This has performance results for Postgres 17.4, 17.5, 18 beta1 and 18 beta2 on a large server with sysbench microbenchmarks. Results like this from me are usually boring because Postgres has done a great job at avoiding performance regressions over time. This work was done by Small Datum LLC and not sponsored. Previous work from me for Postgres 17.4 and 18 beta1 is here.
The workload here is cached by Postgres and my focus is on regressions from new CPU overhead or mutex contention.
tl;dr
- there might be small regressions (~2%) for range queries on the benchmark with 1 client. One cause is more CPU in BuildCachedPlan.
- there might besmall regressions (~2%) for range queries on the benchmark with 40 clients. One cause is more CPU in PortalRunSelect.
- otherwise things look great
- conf.diff.cx10b_c8r32
- uses io_method='sync' to match Postgres 17 behavior
- conf.diff.cx10c_c8r32
- uses io_method='worker' and io_workers=32 to do async IO via a thread pool. I eventually learned that 32 is too large but I don't think it matters much on this workload.
- conf.diff.cx10d_c8r32
- uses io_method='io_uring' to do async IO via io_uring
The tests are run using two workloads. For both the read-heavy microbenchmarks run for 300 seconds and write-heavy run for 600 seconds.
- 1-client
- run with 1 client and 1 table with 50M rows
- 40-clients
- run with 40 client and 8 table with 10M rows per table
- bash r.sh 1 50000000 300 600 $deviceName 1 1 1
- bash r.sh 8 10000000 300 600 $deviceName 1 1 40
I do provide tables below with relative QPS. The relative QPS is the following:
(QPS for some version) / (QPS for PG 17.4)
Tables with QPS per microbenchmark are here using absolute and relative QPS. All of the files I saved for this workload are here.
- QPS is mostly ~2% better in PG 18 beta2 relative to 17.4 (see here), but the same is true for 17.5. Regardless, this is good news.
- full table scan is ~6% faster in PG 18 beta2 and ~4% faster in 17.5, both relative to 17.4
- but for the other microbenchmarks, PG 18 beta2, 18 beta1 and 17.5 are 1% to 5% slower than 17.4.
- From vmstat and iostat metrics for range-[not]covered-pk and range-[not]covered-si this is explained by an increase in CPU/query (see the cpu/o column in the previous links).
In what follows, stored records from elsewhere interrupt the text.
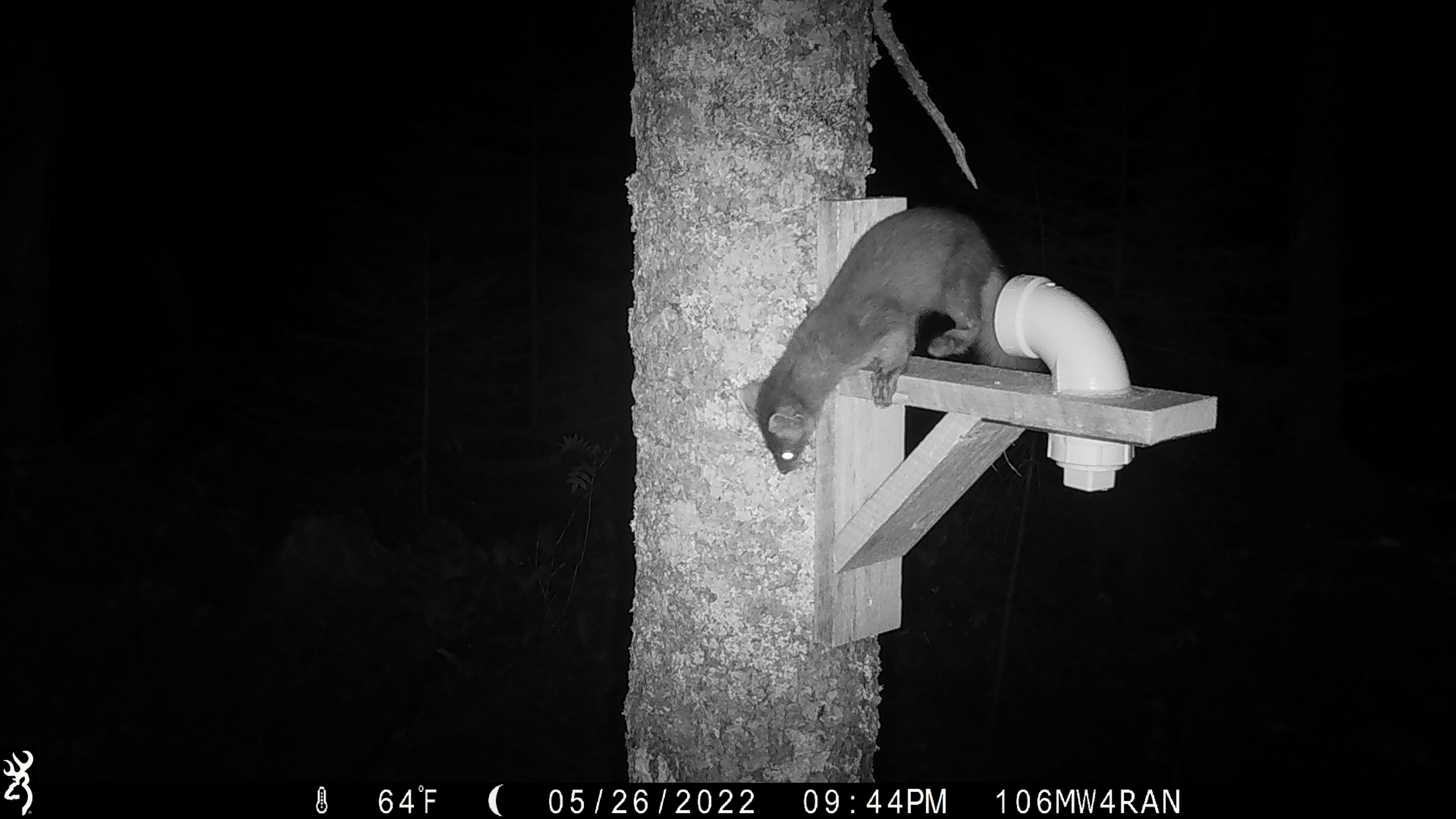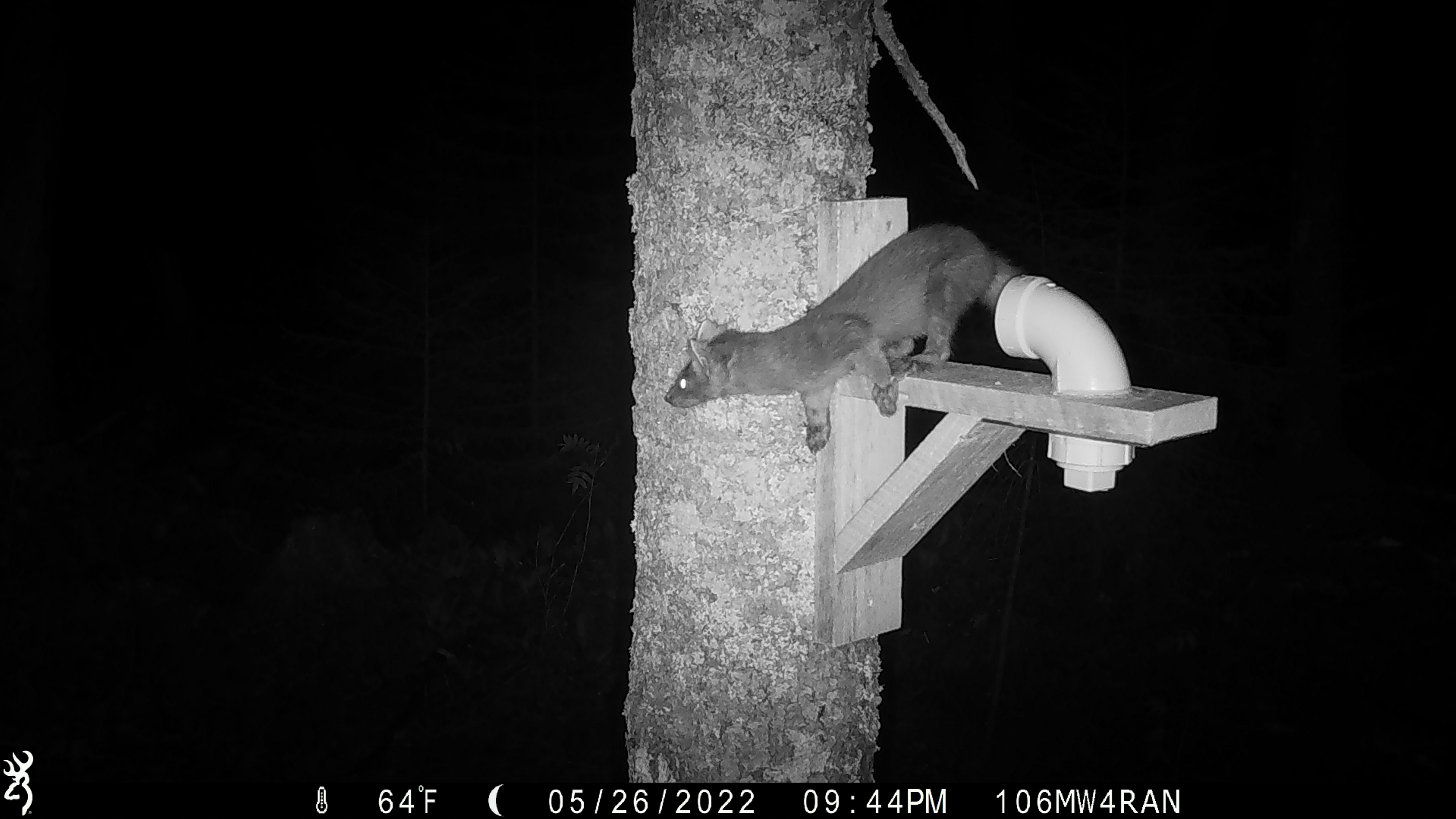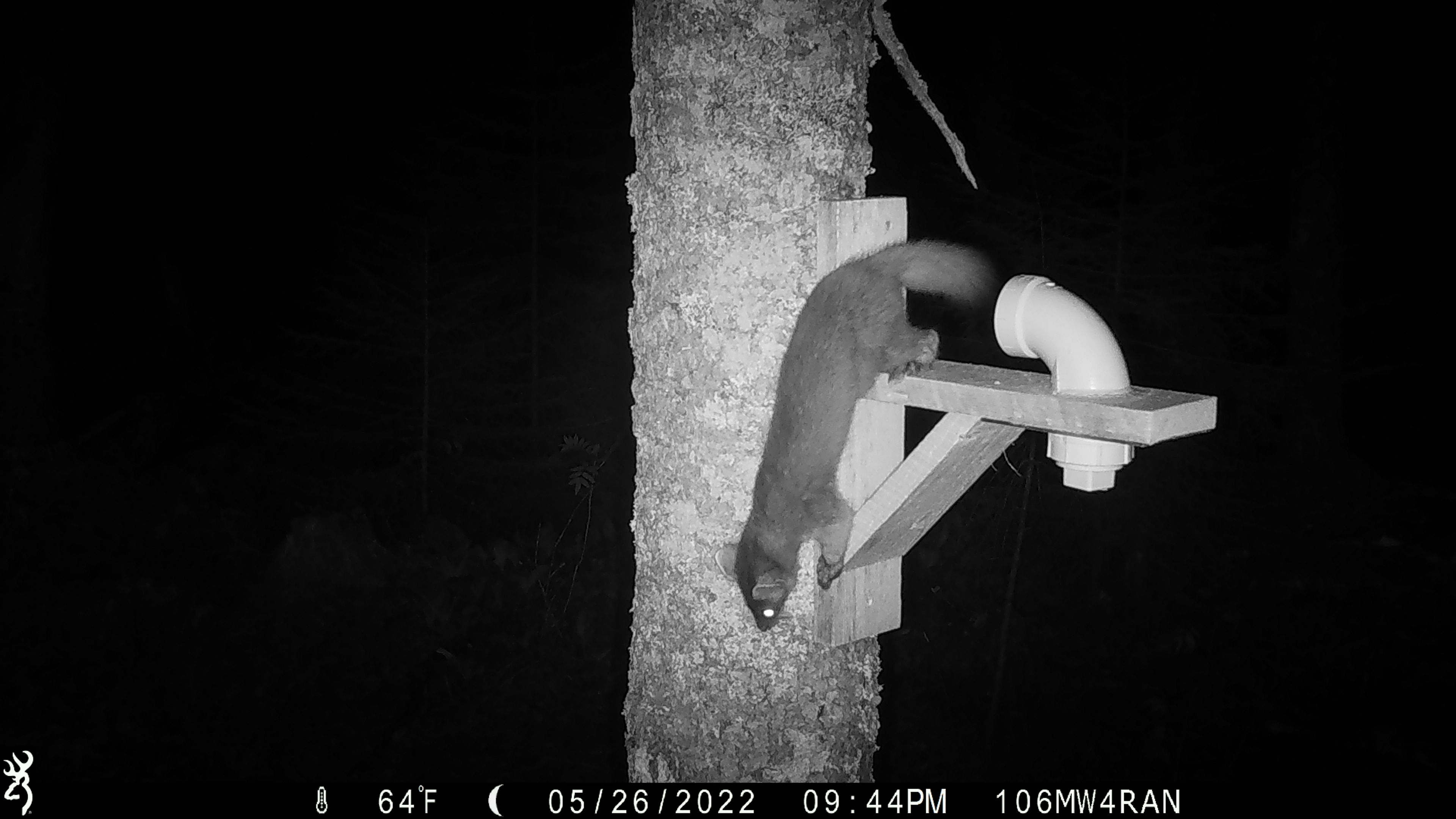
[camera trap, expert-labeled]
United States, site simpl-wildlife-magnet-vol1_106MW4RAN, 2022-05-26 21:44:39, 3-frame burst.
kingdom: Animalia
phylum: Chordata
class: Mammalia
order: Carnivora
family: Mustelidae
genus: Martes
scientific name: Martes americana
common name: american marten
I also see a few cases where CPU/query is much larger but only for 18 beta2 with configs that use io_method =worker and =io_uring.
- I measured CPU using vmstat which includes all CPU on the host so perhaps something odd happens with other Postgres processes or some rogue process is burning CPU. I checked more results from vmstat and iostat and don't see storage IO during the tests.
- Code that does the vacuum and checkpoint is here, output from the vacuum work is here, and the Postgres logfiles are here. This work is done prior to the range query tests.
- there are regressions (see here), but here they are smaller than what I see above for range queries without aggregation
- the interesting result is for the same query, but run with different selectivity to go from a larger to a smaller range and the regression increases as the range gets smaller (see here). To me this implies the likely problem is the fixed cost -- either in the optimizer or query setup (allocating memory, etc).
- there are small regressions, mostly from 1% to 3% (see here).
- the regressions are largest for the 18beta configs that use io_method=io_uring, that might be expected given the benefits it provides
- QPS is similar from PG 17.4 through 18 beta1 (see here).
- full table scan is mostly ~2% faster after 17.4 (see here)
- for the other microbenchmarks, 3 of the 4 have small regressions of ~2% (see here). The worst is range-covered-pk and the problem appears to be more CPU per query (see here). Unlike above where the new overhead was in BuildCachedPlan, here it is in the stack with PortalRunSelect.
- QPS is similar from PG 17.4 through 18 beta2 (see here)
- QPS drops by 1% to 5% for many microbenchmarks, but this problem starts in 17.5 (see here)
- From vmstat and iostat metrics for update-one (which suffers the most, see here) the CPU per operation overhead does not increase (see the cpu/o column), the number of context switches per operation also does not increase (see the cs/o column).
- Also from iostat, the amount of data written to storage doesn't change much.